Saturday, 10 September 2016

OSC UDP TCP/IP and choosing the right technology

Back in the real world, we occasionally have to venture out from behind the nerd bench and making stuff for fun and enter into the commercial arena - it's what some of us have to do in order to pay the rent. It's also what some of us do for the sake of "staying relevant", keeping up with different technologies, and applying it in a real-world application.

The wealth of different technologies for controlling hardware has exploded in recent years. Maybe it's the IoT (internet of things) "branding" or maybe it's platforms like Arduino and Raspberry Pi that have led to a renewed interest in making things talk to each other - whatever it is, there's never been a better time for making hardware and integrating it with cool technology like smartphones, tablets, handsets and PC computers.

But with all this choice comes responsibility.
A responsibility to choose the most appropriate technology for the job in hand. Sometimes "most appropriate" simply means "one I know how to use". And for many things, that's fine. But something that has become apparent, as the IoT revolution has exploded, is that more and more people are selling their services as industrial/commercial "specialists" - and many haven't the first idea what they are doing!

Over the years we've built layers of abstraction into technology. A bit like cars. They're simpler to use and easier to work on (since everything comes in a single, encapsulated module that can just be swapped out). But with this ease of use comes a cost - when things go wrong, it's not so easy to fix! With cars you take it to the garage; a part may no longer be "fixable" as it might have been 30 years or more ago, so it's just thrown out and a replacement part fitted. That is the cost of simplification.

**EXERCISE GOAL**.
Can you reproduce the post on choosing communication technology word for word, from "OSC UDP TCP/IP" up to and including "and PC computers."?

**DATA UNDER STUDY**.
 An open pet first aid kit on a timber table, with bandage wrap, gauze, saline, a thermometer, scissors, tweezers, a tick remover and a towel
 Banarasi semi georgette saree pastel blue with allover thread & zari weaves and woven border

...

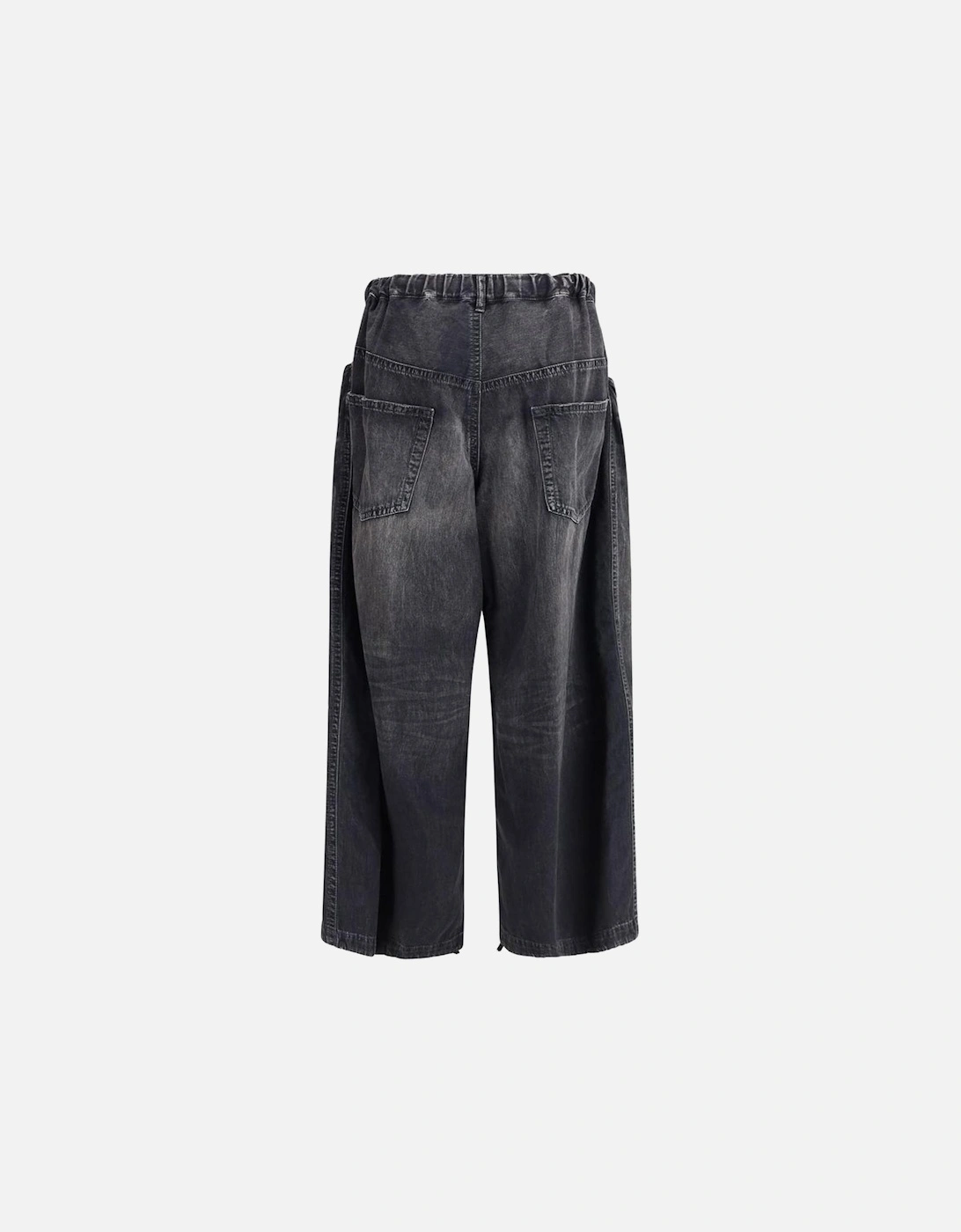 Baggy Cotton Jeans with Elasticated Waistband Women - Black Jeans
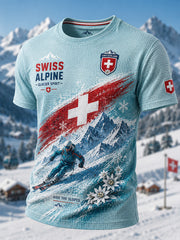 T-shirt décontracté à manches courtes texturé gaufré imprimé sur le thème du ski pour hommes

**ANSWER TO THE PROBLEM**.
OSC UDP TCP/IP and choosing the right technology

Back in the real world, we occasionally have to venture out from behind the nerd bench and making stuff for fun and enter into the commercial arena - it's what some of us have to do in order to pay the rent. It's also what some of us do for the sake of "staying relevant", keeping up with different technologies, and applying it in a real-world application.

The wealth of different technologies for controlling hardware has exploded in recent years. Maybe it's the IoT (internet of things) "branding" or maybe it's platforms like Arduino and Raspberry Pi that have led to a renewed interest in making things talk to each other - whatever it is, there's never been a better time for making hardware and integrating it with cool technology like smartphones, tablets, handsets and PC computers.